Tokyo: Gargling with an antiseptic mouthwash may help Type 2 diabetes patients to reduce the numbers of periodontitis-related bacteria, suggests a study.

There is growing evidence that ongoing inflammation in the mouth, such as that seen in gum disease, in addition to causing bad breath is associated with serious diseases such as Alzheimer's Disease or Type 2 diabetes.

Researchers from the Osaka University in Japan showed gargling may be a solution.

In addition, some patients with reduced bacteria also achieved much better control of their blood sugar, hinting at promising future clinical applications, they noted in the study published in the journal Scientific Reports.

"There are three highly virulent bacterial species that are linked to periodontitis, or diseases of the tissues surrounding the teeth," said lead author Saaya Matayoshi from the varsity.

"We decided to see if we could reduce these three species - Porphyromonas gingivalis, Treponema denticola, and Tannerella forsythia - in patients with Type 2 diabetes using a mouthwash containing the antiseptic chlorhexidine gluconate," Saaya added.

To see whether gargling itself was effective for reducing bacteria, or whether mouthwash was more effective, the study participants first gargled with water for six months, and then with the antiseptic mouthwash for the next six months.

"We were unsurprised to see that gargling with water had no effects on bacterial species or HbA1c levels," explained Kazuhiko Nakano, from the varsity.

"However, there was an overall reduction in bacterial species when the patients switched to mouthwash, as long as they were gargling at least twice a day," Nakano added.

While the results showed no overall changes in HbA1c levels, when patients gargled with the antiseptic mouthwash, there appeared to be large variations in individual responses.

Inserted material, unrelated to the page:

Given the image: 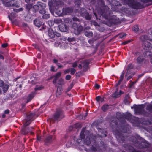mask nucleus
I'll return each instance as SVG.
<instances>
[{"label": "nucleus", "mask_w": 152, "mask_h": 152, "mask_svg": "<svg viewBox=\"0 0 152 152\" xmlns=\"http://www.w3.org/2000/svg\"><path fill=\"white\" fill-rule=\"evenodd\" d=\"M124 4H128L129 6L132 7L133 8L136 9L139 8V4L136 1L134 0H125L124 1Z\"/></svg>", "instance_id": "f257e3e1"}, {"label": "nucleus", "mask_w": 152, "mask_h": 152, "mask_svg": "<svg viewBox=\"0 0 152 152\" xmlns=\"http://www.w3.org/2000/svg\"><path fill=\"white\" fill-rule=\"evenodd\" d=\"M72 27L74 30V33L76 35L79 34L81 31L83 30L82 27L81 26H79L78 27L77 23H73Z\"/></svg>", "instance_id": "f03ea898"}, {"label": "nucleus", "mask_w": 152, "mask_h": 152, "mask_svg": "<svg viewBox=\"0 0 152 152\" xmlns=\"http://www.w3.org/2000/svg\"><path fill=\"white\" fill-rule=\"evenodd\" d=\"M64 117L63 113L61 111L57 112L55 114L54 118L55 120H60Z\"/></svg>", "instance_id": "7ed1b4c3"}, {"label": "nucleus", "mask_w": 152, "mask_h": 152, "mask_svg": "<svg viewBox=\"0 0 152 152\" xmlns=\"http://www.w3.org/2000/svg\"><path fill=\"white\" fill-rule=\"evenodd\" d=\"M96 137L94 136L92 134L90 135V137H86V141H85V143L87 145H89L91 143L90 140L92 142H93L95 139L96 138Z\"/></svg>", "instance_id": "20e7f679"}, {"label": "nucleus", "mask_w": 152, "mask_h": 152, "mask_svg": "<svg viewBox=\"0 0 152 152\" xmlns=\"http://www.w3.org/2000/svg\"><path fill=\"white\" fill-rule=\"evenodd\" d=\"M137 146V148H145L148 146L147 142L145 140H143V142H142L140 143H137L136 145Z\"/></svg>", "instance_id": "39448f33"}, {"label": "nucleus", "mask_w": 152, "mask_h": 152, "mask_svg": "<svg viewBox=\"0 0 152 152\" xmlns=\"http://www.w3.org/2000/svg\"><path fill=\"white\" fill-rule=\"evenodd\" d=\"M34 113H31L27 117V121L26 122H25L24 124V127H26L30 123V120H31L33 116L34 115Z\"/></svg>", "instance_id": "423d86ee"}, {"label": "nucleus", "mask_w": 152, "mask_h": 152, "mask_svg": "<svg viewBox=\"0 0 152 152\" xmlns=\"http://www.w3.org/2000/svg\"><path fill=\"white\" fill-rule=\"evenodd\" d=\"M16 17V15L14 13H12L10 14V15H9V19L11 21L12 23H15V20H14L13 19H14Z\"/></svg>", "instance_id": "0eeeda50"}, {"label": "nucleus", "mask_w": 152, "mask_h": 152, "mask_svg": "<svg viewBox=\"0 0 152 152\" xmlns=\"http://www.w3.org/2000/svg\"><path fill=\"white\" fill-rule=\"evenodd\" d=\"M118 89L116 88V91L113 94V96L114 97L117 98L119 97L120 95L123 93L121 91H120V93H118L117 92Z\"/></svg>", "instance_id": "6e6552de"}, {"label": "nucleus", "mask_w": 152, "mask_h": 152, "mask_svg": "<svg viewBox=\"0 0 152 152\" xmlns=\"http://www.w3.org/2000/svg\"><path fill=\"white\" fill-rule=\"evenodd\" d=\"M62 93V89L61 87H58L57 88L56 92V96H59Z\"/></svg>", "instance_id": "1a4fd4ad"}, {"label": "nucleus", "mask_w": 152, "mask_h": 152, "mask_svg": "<svg viewBox=\"0 0 152 152\" xmlns=\"http://www.w3.org/2000/svg\"><path fill=\"white\" fill-rule=\"evenodd\" d=\"M48 36L51 38L55 37V33L51 29H49L48 30Z\"/></svg>", "instance_id": "9d476101"}, {"label": "nucleus", "mask_w": 152, "mask_h": 152, "mask_svg": "<svg viewBox=\"0 0 152 152\" xmlns=\"http://www.w3.org/2000/svg\"><path fill=\"white\" fill-rule=\"evenodd\" d=\"M65 11L66 12V14H68L72 12V10L71 8H68L65 9H63V12H64Z\"/></svg>", "instance_id": "9b49d317"}, {"label": "nucleus", "mask_w": 152, "mask_h": 152, "mask_svg": "<svg viewBox=\"0 0 152 152\" xmlns=\"http://www.w3.org/2000/svg\"><path fill=\"white\" fill-rule=\"evenodd\" d=\"M34 24L35 26L38 27H40L42 24V23L38 20H35L34 21Z\"/></svg>", "instance_id": "f8f14e48"}, {"label": "nucleus", "mask_w": 152, "mask_h": 152, "mask_svg": "<svg viewBox=\"0 0 152 152\" xmlns=\"http://www.w3.org/2000/svg\"><path fill=\"white\" fill-rule=\"evenodd\" d=\"M59 28L61 31L62 32L66 31L67 30V27L65 25H64L63 27L59 26Z\"/></svg>", "instance_id": "ddd939ff"}, {"label": "nucleus", "mask_w": 152, "mask_h": 152, "mask_svg": "<svg viewBox=\"0 0 152 152\" xmlns=\"http://www.w3.org/2000/svg\"><path fill=\"white\" fill-rule=\"evenodd\" d=\"M83 66L84 68H85V69L88 68L89 63L87 61H85L83 63Z\"/></svg>", "instance_id": "4468645a"}, {"label": "nucleus", "mask_w": 152, "mask_h": 152, "mask_svg": "<svg viewBox=\"0 0 152 152\" xmlns=\"http://www.w3.org/2000/svg\"><path fill=\"white\" fill-rule=\"evenodd\" d=\"M34 93H32L29 95L28 98L27 102H29L31 100L32 98L34 97Z\"/></svg>", "instance_id": "2eb2a0df"}, {"label": "nucleus", "mask_w": 152, "mask_h": 152, "mask_svg": "<svg viewBox=\"0 0 152 152\" xmlns=\"http://www.w3.org/2000/svg\"><path fill=\"white\" fill-rule=\"evenodd\" d=\"M58 83L60 85H63L64 84L65 82L63 79L60 78L59 79Z\"/></svg>", "instance_id": "dca6fc26"}, {"label": "nucleus", "mask_w": 152, "mask_h": 152, "mask_svg": "<svg viewBox=\"0 0 152 152\" xmlns=\"http://www.w3.org/2000/svg\"><path fill=\"white\" fill-rule=\"evenodd\" d=\"M96 99L97 101L99 102H102L104 100V98H101L100 96H97L96 98Z\"/></svg>", "instance_id": "f3484780"}, {"label": "nucleus", "mask_w": 152, "mask_h": 152, "mask_svg": "<svg viewBox=\"0 0 152 152\" xmlns=\"http://www.w3.org/2000/svg\"><path fill=\"white\" fill-rule=\"evenodd\" d=\"M85 35L86 36L90 37L92 36L93 34L91 32H86L85 33Z\"/></svg>", "instance_id": "a211bd4d"}, {"label": "nucleus", "mask_w": 152, "mask_h": 152, "mask_svg": "<svg viewBox=\"0 0 152 152\" xmlns=\"http://www.w3.org/2000/svg\"><path fill=\"white\" fill-rule=\"evenodd\" d=\"M44 88V87L42 86H37L35 88V90H40Z\"/></svg>", "instance_id": "6ab92c4d"}, {"label": "nucleus", "mask_w": 152, "mask_h": 152, "mask_svg": "<svg viewBox=\"0 0 152 152\" xmlns=\"http://www.w3.org/2000/svg\"><path fill=\"white\" fill-rule=\"evenodd\" d=\"M145 43H147L148 45L149 46V47L148 46H147V47L146 46V45H144L145 46V49L146 50H150L151 49V46H150L151 45V44L148 42H146Z\"/></svg>", "instance_id": "aec40b11"}, {"label": "nucleus", "mask_w": 152, "mask_h": 152, "mask_svg": "<svg viewBox=\"0 0 152 152\" xmlns=\"http://www.w3.org/2000/svg\"><path fill=\"white\" fill-rule=\"evenodd\" d=\"M46 4L45 3H40V4H39V7H41L43 9H45L46 7Z\"/></svg>", "instance_id": "412c9836"}, {"label": "nucleus", "mask_w": 152, "mask_h": 152, "mask_svg": "<svg viewBox=\"0 0 152 152\" xmlns=\"http://www.w3.org/2000/svg\"><path fill=\"white\" fill-rule=\"evenodd\" d=\"M108 105L107 104H104V105L102 107V110L103 111H105L107 110L108 108Z\"/></svg>", "instance_id": "4be33fe9"}, {"label": "nucleus", "mask_w": 152, "mask_h": 152, "mask_svg": "<svg viewBox=\"0 0 152 152\" xmlns=\"http://www.w3.org/2000/svg\"><path fill=\"white\" fill-rule=\"evenodd\" d=\"M85 132L84 129H83L82 130L80 135V138L81 139H83L84 138V134Z\"/></svg>", "instance_id": "5701e85b"}, {"label": "nucleus", "mask_w": 152, "mask_h": 152, "mask_svg": "<svg viewBox=\"0 0 152 152\" xmlns=\"http://www.w3.org/2000/svg\"><path fill=\"white\" fill-rule=\"evenodd\" d=\"M54 22L56 23H60L62 22V20L60 19H56L54 20Z\"/></svg>", "instance_id": "b1692460"}, {"label": "nucleus", "mask_w": 152, "mask_h": 152, "mask_svg": "<svg viewBox=\"0 0 152 152\" xmlns=\"http://www.w3.org/2000/svg\"><path fill=\"white\" fill-rule=\"evenodd\" d=\"M54 13L58 16H59L61 14V11H60L58 9H57L54 10Z\"/></svg>", "instance_id": "393cba45"}, {"label": "nucleus", "mask_w": 152, "mask_h": 152, "mask_svg": "<svg viewBox=\"0 0 152 152\" xmlns=\"http://www.w3.org/2000/svg\"><path fill=\"white\" fill-rule=\"evenodd\" d=\"M133 30L135 32H137L138 30V27L137 25L134 26L133 28Z\"/></svg>", "instance_id": "a878e982"}, {"label": "nucleus", "mask_w": 152, "mask_h": 152, "mask_svg": "<svg viewBox=\"0 0 152 152\" xmlns=\"http://www.w3.org/2000/svg\"><path fill=\"white\" fill-rule=\"evenodd\" d=\"M61 75V72H59L57 73L54 76V77L56 78H58Z\"/></svg>", "instance_id": "bb28decb"}, {"label": "nucleus", "mask_w": 152, "mask_h": 152, "mask_svg": "<svg viewBox=\"0 0 152 152\" xmlns=\"http://www.w3.org/2000/svg\"><path fill=\"white\" fill-rule=\"evenodd\" d=\"M52 136L51 135H50L48 136L46 140V141L48 142H49L50 141L51 139H52Z\"/></svg>", "instance_id": "cd10ccee"}, {"label": "nucleus", "mask_w": 152, "mask_h": 152, "mask_svg": "<svg viewBox=\"0 0 152 152\" xmlns=\"http://www.w3.org/2000/svg\"><path fill=\"white\" fill-rule=\"evenodd\" d=\"M124 72H123L120 75V79L119 80L120 82H121V81L123 80V79L124 76Z\"/></svg>", "instance_id": "c85d7f7f"}, {"label": "nucleus", "mask_w": 152, "mask_h": 152, "mask_svg": "<svg viewBox=\"0 0 152 152\" xmlns=\"http://www.w3.org/2000/svg\"><path fill=\"white\" fill-rule=\"evenodd\" d=\"M126 35V34H121L119 35V37L121 38H124L125 37Z\"/></svg>", "instance_id": "c756f323"}, {"label": "nucleus", "mask_w": 152, "mask_h": 152, "mask_svg": "<svg viewBox=\"0 0 152 152\" xmlns=\"http://www.w3.org/2000/svg\"><path fill=\"white\" fill-rule=\"evenodd\" d=\"M23 10V8H21L20 9H14V11L15 12H19L20 11H22Z\"/></svg>", "instance_id": "7c9ffc66"}, {"label": "nucleus", "mask_w": 152, "mask_h": 152, "mask_svg": "<svg viewBox=\"0 0 152 152\" xmlns=\"http://www.w3.org/2000/svg\"><path fill=\"white\" fill-rule=\"evenodd\" d=\"M8 89V86L7 85H5L3 88V90L5 91H6Z\"/></svg>", "instance_id": "2f4dec72"}, {"label": "nucleus", "mask_w": 152, "mask_h": 152, "mask_svg": "<svg viewBox=\"0 0 152 152\" xmlns=\"http://www.w3.org/2000/svg\"><path fill=\"white\" fill-rule=\"evenodd\" d=\"M50 17V15L48 14H46L43 15L42 17L44 18H48Z\"/></svg>", "instance_id": "473e14b6"}, {"label": "nucleus", "mask_w": 152, "mask_h": 152, "mask_svg": "<svg viewBox=\"0 0 152 152\" xmlns=\"http://www.w3.org/2000/svg\"><path fill=\"white\" fill-rule=\"evenodd\" d=\"M70 71H71V74L72 75L74 74L75 73L76 71L73 68H71L70 69Z\"/></svg>", "instance_id": "72a5a7b5"}, {"label": "nucleus", "mask_w": 152, "mask_h": 152, "mask_svg": "<svg viewBox=\"0 0 152 152\" xmlns=\"http://www.w3.org/2000/svg\"><path fill=\"white\" fill-rule=\"evenodd\" d=\"M10 1H9L8 2H7L10 5V6H15L17 7H19V5H17V6H16V5H15V4H14V3H12L10 4Z\"/></svg>", "instance_id": "f704fd0d"}, {"label": "nucleus", "mask_w": 152, "mask_h": 152, "mask_svg": "<svg viewBox=\"0 0 152 152\" xmlns=\"http://www.w3.org/2000/svg\"><path fill=\"white\" fill-rule=\"evenodd\" d=\"M150 52L149 51H146L145 54H146V55L147 56H151V54H150Z\"/></svg>", "instance_id": "c9c22d12"}, {"label": "nucleus", "mask_w": 152, "mask_h": 152, "mask_svg": "<svg viewBox=\"0 0 152 152\" xmlns=\"http://www.w3.org/2000/svg\"><path fill=\"white\" fill-rule=\"evenodd\" d=\"M71 78V76L70 75H67L66 77V80H69Z\"/></svg>", "instance_id": "e433bc0d"}, {"label": "nucleus", "mask_w": 152, "mask_h": 152, "mask_svg": "<svg viewBox=\"0 0 152 152\" xmlns=\"http://www.w3.org/2000/svg\"><path fill=\"white\" fill-rule=\"evenodd\" d=\"M32 7V5L30 4V5H28L26 6V7L27 9H30Z\"/></svg>", "instance_id": "4c0bfd02"}, {"label": "nucleus", "mask_w": 152, "mask_h": 152, "mask_svg": "<svg viewBox=\"0 0 152 152\" xmlns=\"http://www.w3.org/2000/svg\"><path fill=\"white\" fill-rule=\"evenodd\" d=\"M77 63L76 62H75L73 64L72 66L73 67H75L77 66Z\"/></svg>", "instance_id": "58836bf2"}, {"label": "nucleus", "mask_w": 152, "mask_h": 152, "mask_svg": "<svg viewBox=\"0 0 152 152\" xmlns=\"http://www.w3.org/2000/svg\"><path fill=\"white\" fill-rule=\"evenodd\" d=\"M39 13L42 14H44L45 13V12L44 10H42L39 11Z\"/></svg>", "instance_id": "ea45409f"}, {"label": "nucleus", "mask_w": 152, "mask_h": 152, "mask_svg": "<svg viewBox=\"0 0 152 152\" xmlns=\"http://www.w3.org/2000/svg\"><path fill=\"white\" fill-rule=\"evenodd\" d=\"M25 128H23L22 129V133L23 134H25L27 133V132H26L25 131Z\"/></svg>", "instance_id": "a19ab883"}, {"label": "nucleus", "mask_w": 152, "mask_h": 152, "mask_svg": "<svg viewBox=\"0 0 152 152\" xmlns=\"http://www.w3.org/2000/svg\"><path fill=\"white\" fill-rule=\"evenodd\" d=\"M55 68V67L54 66H52L51 67V71L53 72L56 71L54 70Z\"/></svg>", "instance_id": "79ce46f5"}, {"label": "nucleus", "mask_w": 152, "mask_h": 152, "mask_svg": "<svg viewBox=\"0 0 152 152\" xmlns=\"http://www.w3.org/2000/svg\"><path fill=\"white\" fill-rule=\"evenodd\" d=\"M70 71V69H68L66 70L64 72V73L65 74H66L67 73H69Z\"/></svg>", "instance_id": "37998d69"}, {"label": "nucleus", "mask_w": 152, "mask_h": 152, "mask_svg": "<svg viewBox=\"0 0 152 152\" xmlns=\"http://www.w3.org/2000/svg\"><path fill=\"white\" fill-rule=\"evenodd\" d=\"M73 87V85L72 84H71L69 87L68 88V91H69L70 89L72 88Z\"/></svg>", "instance_id": "c03bdc74"}, {"label": "nucleus", "mask_w": 152, "mask_h": 152, "mask_svg": "<svg viewBox=\"0 0 152 152\" xmlns=\"http://www.w3.org/2000/svg\"><path fill=\"white\" fill-rule=\"evenodd\" d=\"M8 45V44L7 43L3 44L2 45V46L3 48H5Z\"/></svg>", "instance_id": "a18cd8bd"}, {"label": "nucleus", "mask_w": 152, "mask_h": 152, "mask_svg": "<svg viewBox=\"0 0 152 152\" xmlns=\"http://www.w3.org/2000/svg\"><path fill=\"white\" fill-rule=\"evenodd\" d=\"M95 88L97 89H98L100 87L97 84H95Z\"/></svg>", "instance_id": "49530a36"}, {"label": "nucleus", "mask_w": 152, "mask_h": 152, "mask_svg": "<svg viewBox=\"0 0 152 152\" xmlns=\"http://www.w3.org/2000/svg\"><path fill=\"white\" fill-rule=\"evenodd\" d=\"M74 40L73 38H68V40L69 42L72 41Z\"/></svg>", "instance_id": "de8ad7c7"}, {"label": "nucleus", "mask_w": 152, "mask_h": 152, "mask_svg": "<svg viewBox=\"0 0 152 152\" xmlns=\"http://www.w3.org/2000/svg\"><path fill=\"white\" fill-rule=\"evenodd\" d=\"M56 65L58 66V68H61L62 67V66L59 63L56 64Z\"/></svg>", "instance_id": "09e8293b"}, {"label": "nucleus", "mask_w": 152, "mask_h": 152, "mask_svg": "<svg viewBox=\"0 0 152 152\" xmlns=\"http://www.w3.org/2000/svg\"><path fill=\"white\" fill-rule=\"evenodd\" d=\"M128 115L129 116V118H128V117H126V118L128 119H129V118H130V117H132V115H131L130 114V113H128Z\"/></svg>", "instance_id": "8fccbe9b"}, {"label": "nucleus", "mask_w": 152, "mask_h": 152, "mask_svg": "<svg viewBox=\"0 0 152 152\" xmlns=\"http://www.w3.org/2000/svg\"><path fill=\"white\" fill-rule=\"evenodd\" d=\"M56 80H57V78H55L54 79L53 81V83L54 84L56 83Z\"/></svg>", "instance_id": "3c124183"}, {"label": "nucleus", "mask_w": 152, "mask_h": 152, "mask_svg": "<svg viewBox=\"0 0 152 152\" xmlns=\"http://www.w3.org/2000/svg\"><path fill=\"white\" fill-rule=\"evenodd\" d=\"M121 82H120L119 81L118 83H117V84H116V85H115V88H116L118 86H119L120 85V84Z\"/></svg>", "instance_id": "603ef678"}, {"label": "nucleus", "mask_w": 152, "mask_h": 152, "mask_svg": "<svg viewBox=\"0 0 152 152\" xmlns=\"http://www.w3.org/2000/svg\"><path fill=\"white\" fill-rule=\"evenodd\" d=\"M56 35L57 37H59L60 36V34L58 33H56L55 34V35Z\"/></svg>", "instance_id": "864d4df0"}, {"label": "nucleus", "mask_w": 152, "mask_h": 152, "mask_svg": "<svg viewBox=\"0 0 152 152\" xmlns=\"http://www.w3.org/2000/svg\"><path fill=\"white\" fill-rule=\"evenodd\" d=\"M9 113V110H6L5 111V114H7Z\"/></svg>", "instance_id": "5fc2aeb1"}, {"label": "nucleus", "mask_w": 152, "mask_h": 152, "mask_svg": "<svg viewBox=\"0 0 152 152\" xmlns=\"http://www.w3.org/2000/svg\"><path fill=\"white\" fill-rule=\"evenodd\" d=\"M58 61L56 59H54L53 60V62L57 64Z\"/></svg>", "instance_id": "6e6d98bb"}, {"label": "nucleus", "mask_w": 152, "mask_h": 152, "mask_svg": "<svg viewBox=\"0 0 152 152\" xmlns=\"http://www.w3.org/2000/svg\"><path fill=\"white\" fill-rule=\"evenodd\" d=\"M73 19L74 21H77L78 20V19L77 18H73Z\"/></svg>", "instance_id": "4d7b16f0"}, {"label": "nucleus", "mask_w": 152, "mask_h": 152, "mask_svg": "<svg viewBox=\"0 0 152 152\" xmlns=\"http://www.w3.org/2000/svg\"><path fill=\"white\" fill-rule=\"evenodd\" d=\"M86 18L87 20H90L91 18V17L90 16H88V17H86Z\"/></svg>", "instance_id": "13d9d810"}, {"label": "nucleus", "mask_w": 152, "mask_h": 152, "mask_svg": "<svg viewBox=\"0 0 152 152\" xmlns=\"http://www.w3.org/2000/svg\"><path fill=\"white\" fill-rule=\"evenodd\" d=\"M129 42V41H126V42H124V43H123V44H124V45H125V44H126L128 43V42Z\"/></svg>", "instance_id": "bf43d9fd"}, {"label": "nucleus", "mask_w": 152, "mask_h": 152, "mask_svg": "<svg viewBox=\"0 0 152 152\" xmlns=\"http://www.w3.org/2000/svg\"><path fill=\"white\" fill-rule=\"evenodd\" d=\"M78 67L79 68H80V69H81L82 67V66L81 65V64H80L79 65V66H78Z\"/></svg>", "instance_id": "052dcab7"}, {"label": "nucleus", "mask_w": 152, "mask_h": 152, "mask_svg": "<svg viewBox=\"0 0 152 152\" xmlns=\"http://www.w3.org/2000/svg\"><path fill=\"white\" fill-rule=\"evenodd\" d=\"M25 1L27 3H28L30 1V0H25Z\"/></svg>", "instance_id": "680f3d73"}, {"label": "nucleus", "mask_w": 152, "mask_h": 152, "mask_svg": "<svg viewBox=\"0 0 152 152\" xmlns=\"http://www.w3.org/2000/svg\"><path fill=\"white\" fill-rule=\"evenodd\" d=\"M129 103H130V102H126L125 101V103L126 104H128Z\"/></svg>", "instance_id": "e2e57ef3"}, {"label": "nucleus", "mask_w": 152, "mask_h": 152, "mask_svg": "<svg viewBox=\"0 0 152 152\" xmlns=\"http://www.w3.org/2000/svg\"><path fill=\"white\" fill-rule=\"evenodd\" d=\"M50 23H51V25L52 26L53 25V22H51V21H50V22H49V24H50Z\"/></svg>", "instance_id": "0e129e2a"}, {"label": "nucleus", "mask_w": 152, "mask_h": 152, "mask_svg": "<svg viewBox=\"0 0 152 152\" xmlns=\"http://www.w3.org/2000/svg\"><path fill=\"white\" fill-rule=\"evenodd\" d=\"M80 139L77 140V142L78 143H80Z\"/></svg>", "instance_id": "69168bd1"}, {"label": "nucleus", "mask_w": 152, "mask_h": 152, "mask_svg": "<svg viewBox=\"0 0 152 152\" xmlns=\"http://www.w3.org/2000/svg\"><path fill=\"white\" fill-rule=\"evenodd\" d=\"M37 140H40V137L37 136Z\"/></svg>", "instance_id": "338daca9"}, {"label": "nucleus", "mask_w": 152, "mask_h": 152, "mask_svg": "<svg viewBox=\"0 0 152 152\" xmlns=\"http://www.w3.org/2000/svg\"><path fill=\"white\" fill-rule=\"evenodd\" d=\"M0 58H1L3 59V57L2 56H0Z\"/></svg>", "instance_id": "774afa93"}]
</instances>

For example, when they split the group into younger and older patients, younger patients had greater reductions in bacterial species and significantly better blood-sugar control with the mouthwash compared with water.

Given that poor oral health is linked to serious disease, simple methods to improve oral hygiene have important ramifications.

This easy-to-use treatment may also improve the lives of people with periodontitis-linked diseases such as diabetes, dementia, cardiovascular disease, and respiratory tract infections, said the team.